TELEPHOBIA describes those who tell you that they just need to make eye contact to feel comfortable. They might drive 10 or 20 miles or more to meet with a client face to face when a simple phone call would suffice.
OPPOSITIONAL REFLEX involves those who tend to reflexively oppose training, management advice and supervision. They tend to engage in falsifying, blaming and criticizing. It can be challenging to manage salespeople with this type of call reluctance because it’s difficult to help them improve. They tend to slap the hand that’s trying to support them.
IT’S NOT JUST ABOUT SALES CALLS
Trelitha Bryant, BSRP executive vice president for field-testing and research, says the behaviors that cause call reluctance can spill over into other parts of life.
“All of us are in sales,” Bryant says. “Some of us direct sales. But whenever you are advocating something that you believe in—it could be an idea—to someone else, you’re actually in the process of selling.
“We’re not focusing on what the person sells, but the sales process itself. It really doesn’t matter if you’re selling major computer systems or soap. The process is still the same. Regardless of the sales environment, there is customer engagement, no matter what.”

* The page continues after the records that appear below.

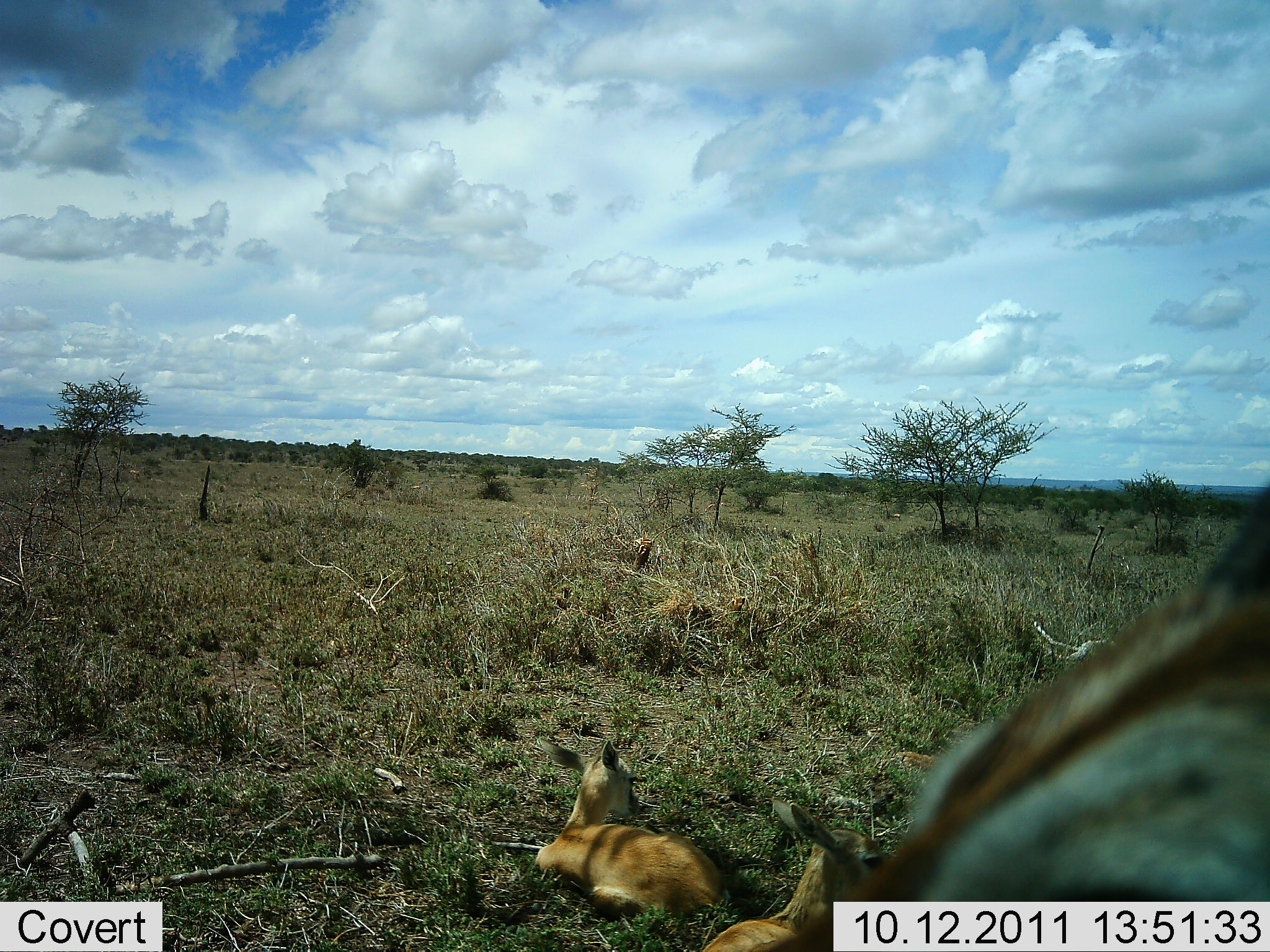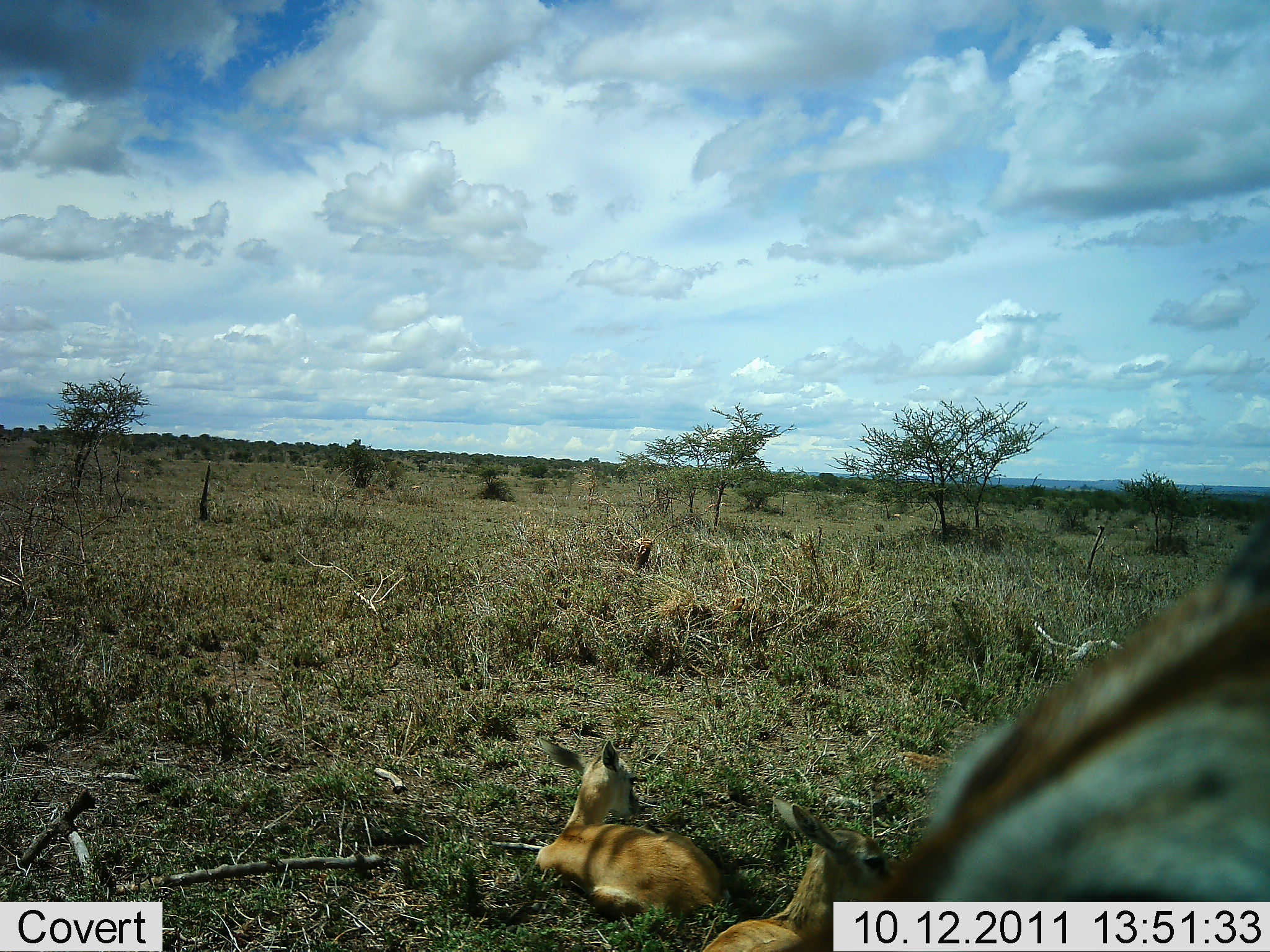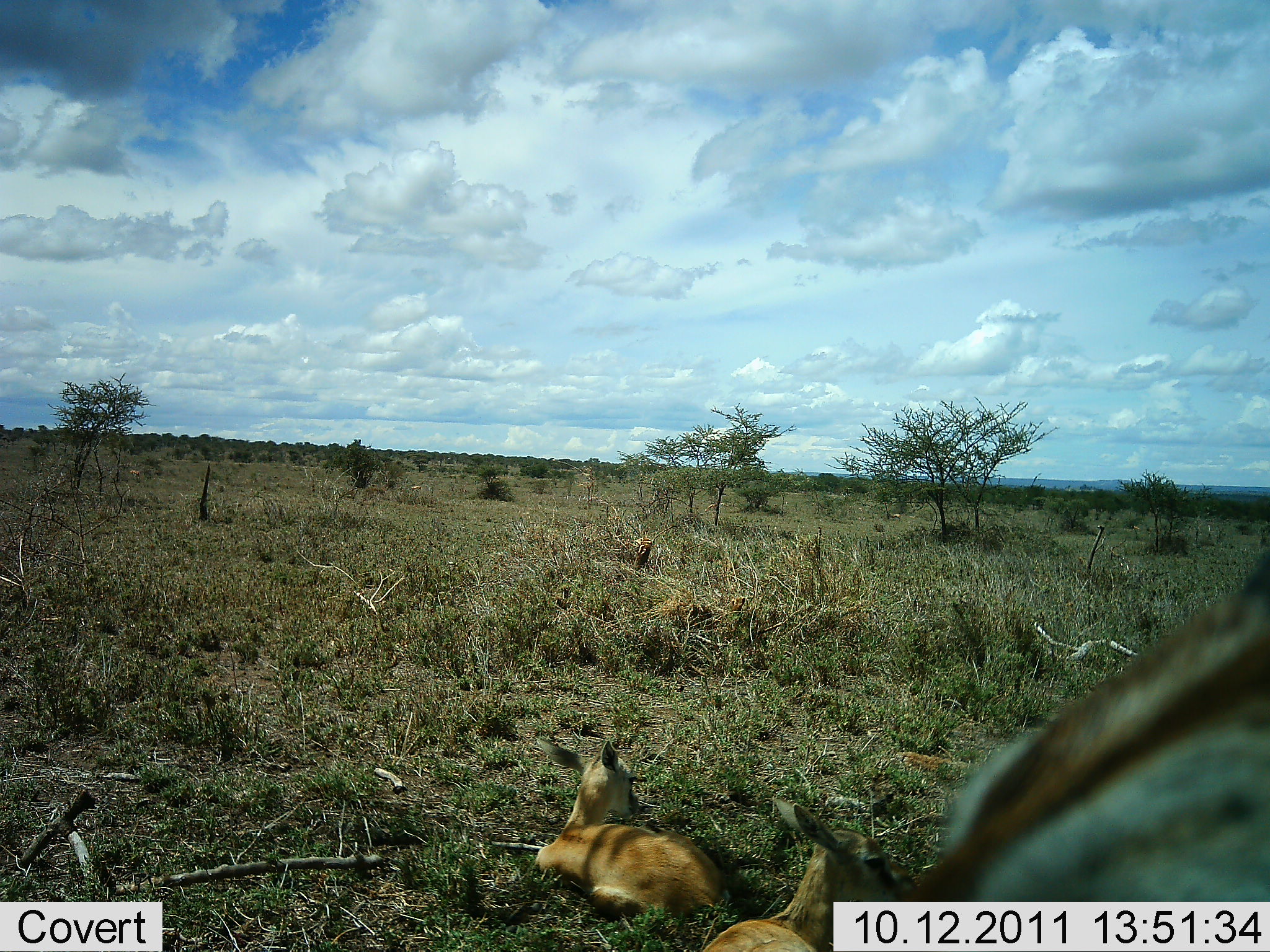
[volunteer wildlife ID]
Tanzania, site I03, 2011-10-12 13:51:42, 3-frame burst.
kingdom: Animalia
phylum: Chordata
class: Mammalia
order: Artiodactyla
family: Bovidae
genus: Eudorcas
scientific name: Eudorcas thomsonii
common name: thomson's gazelle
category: gazellethomsons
Gazellethomsons (thomson's gazelle) (Eudorcas thomsonii), count 3. Behavior (volunteer vote fractions): standing 70%, resting 90%, moving 0%, interacting 0%. Young present (vote fraction): 60%. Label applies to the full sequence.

Today BSRP offers a series of workshops and consulting services for companies and individuals looking to improve.
BancorpSouth recently sent its Mississippi sales staff through a day-and-a-half-long BSRP workshop designed to explain the various types of call reluctance and techniques for changing behavior.
“We’ve got to get them to realize that what they actually have is sales call reluctance,” says Calder. “Once we can get them to that point and they accept that it is interfering with their ability to reach goals that are important to them, then I can teach them how to fix it. It’s almost like going to a doctor. The doctor can tell them they’ve got a problem, give them a series of antibiotics, but if they don’t take the antibiotics it’s not going to solve the problem.”

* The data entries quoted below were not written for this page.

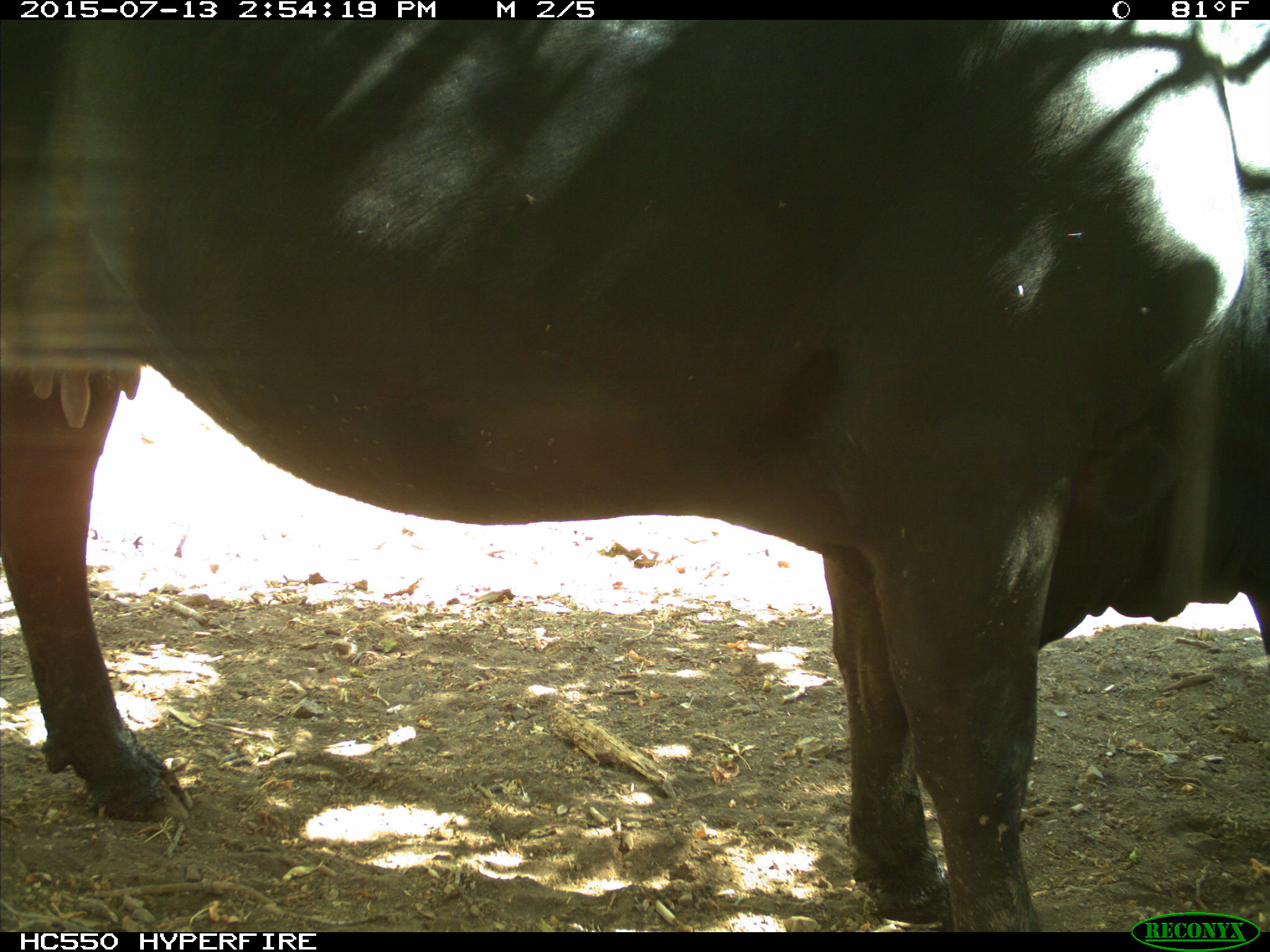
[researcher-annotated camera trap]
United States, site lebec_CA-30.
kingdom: Animalia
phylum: Chordata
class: Mammalia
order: Artiodactyla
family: Bovidae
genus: Bos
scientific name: Bos taurus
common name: domestic cow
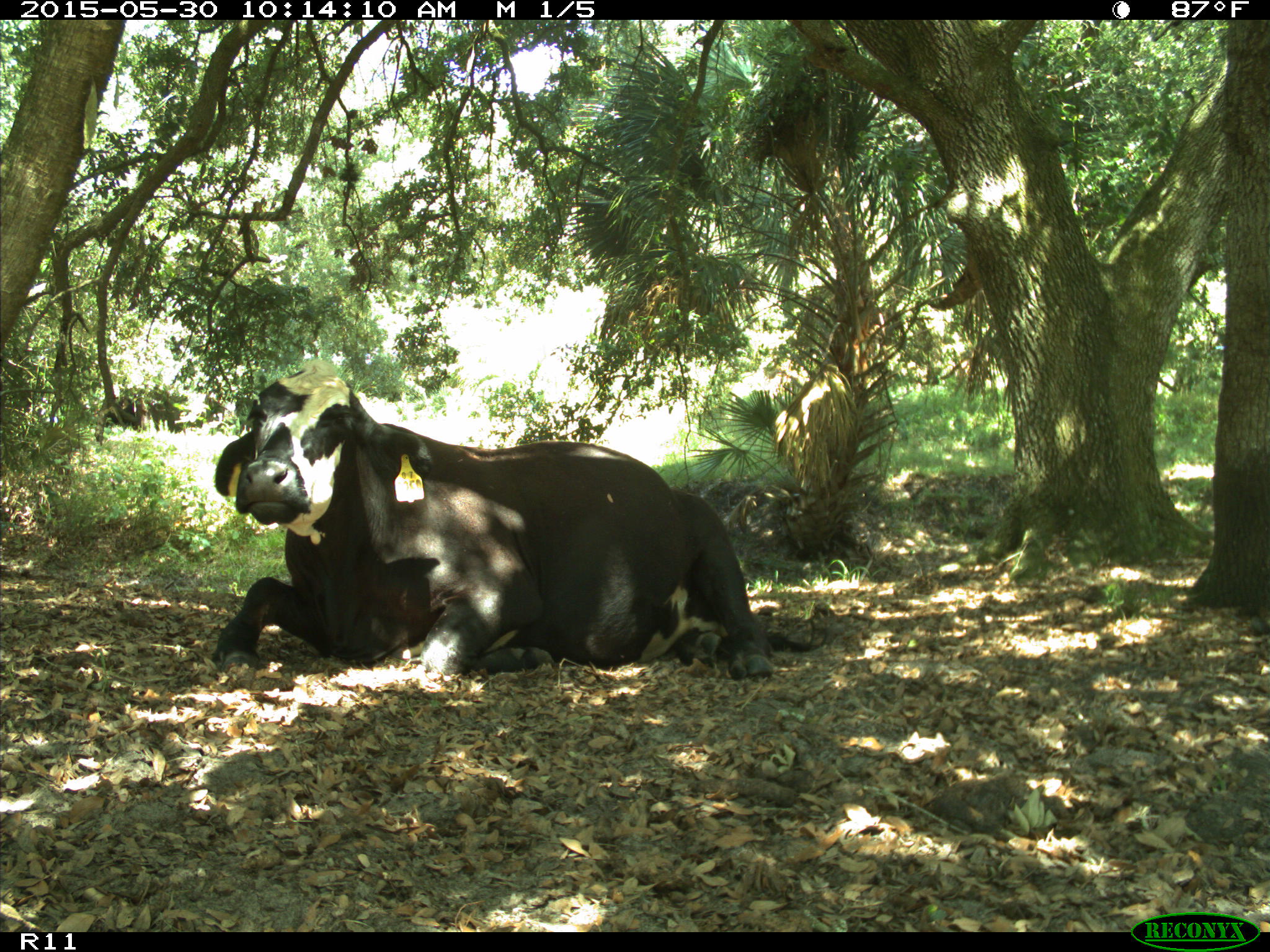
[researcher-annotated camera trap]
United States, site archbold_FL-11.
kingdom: Animalia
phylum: Chordata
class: Mammalia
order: Artiodactyla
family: Bovidae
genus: Bos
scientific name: Bos taurus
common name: domestic cow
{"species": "Bos taurus (domestic cow)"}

John Nance, a salesman in the Stewart Sneed Hewes division of BancorpSouth Insurance, was one of about 30 BancorpSouth salespeople to go through the BSRP program.
“It very much highlighted for me the need to make prospecting in general, and not just cold calls, a focus and a priority,” Nance says. “For me, it’s more of a need to not let myself get distracted and let the day get away. This is just something that has got to be a priority every day.”
Nance has been in sales nine years, including seven in the insurance industry. He says he didn’t realize how many distractions there are that can get in the way of prospecting.
“I don’t know that I anticipated the degree of surface noise there is with daily issues going on, current accounts, and the 9,500 emails that we all get every day and delete but have to read first—all those small distractions. I don’t know that I anticipated the level of it.
“I think it’s normal to have reluctance to cold calling. We’re all masters to some degree in having something else that we need to do that’s more important. All of us have some degree of reluctance to put ourselves out there like that. It highlighted that, for me to grow my business, it has to be a priority.”
While there may be resistance to change, Calder says there is one way to see if the program might work for a staff. “The best thing a company can do is ask each of their producers this question: What would more money get you that is really important to you? Because if the producers have an answer to that, if they have a target and if they can put in a strategy that cascades down to what their ideal prospecting activity would be today, I have traction, I have something to work with.”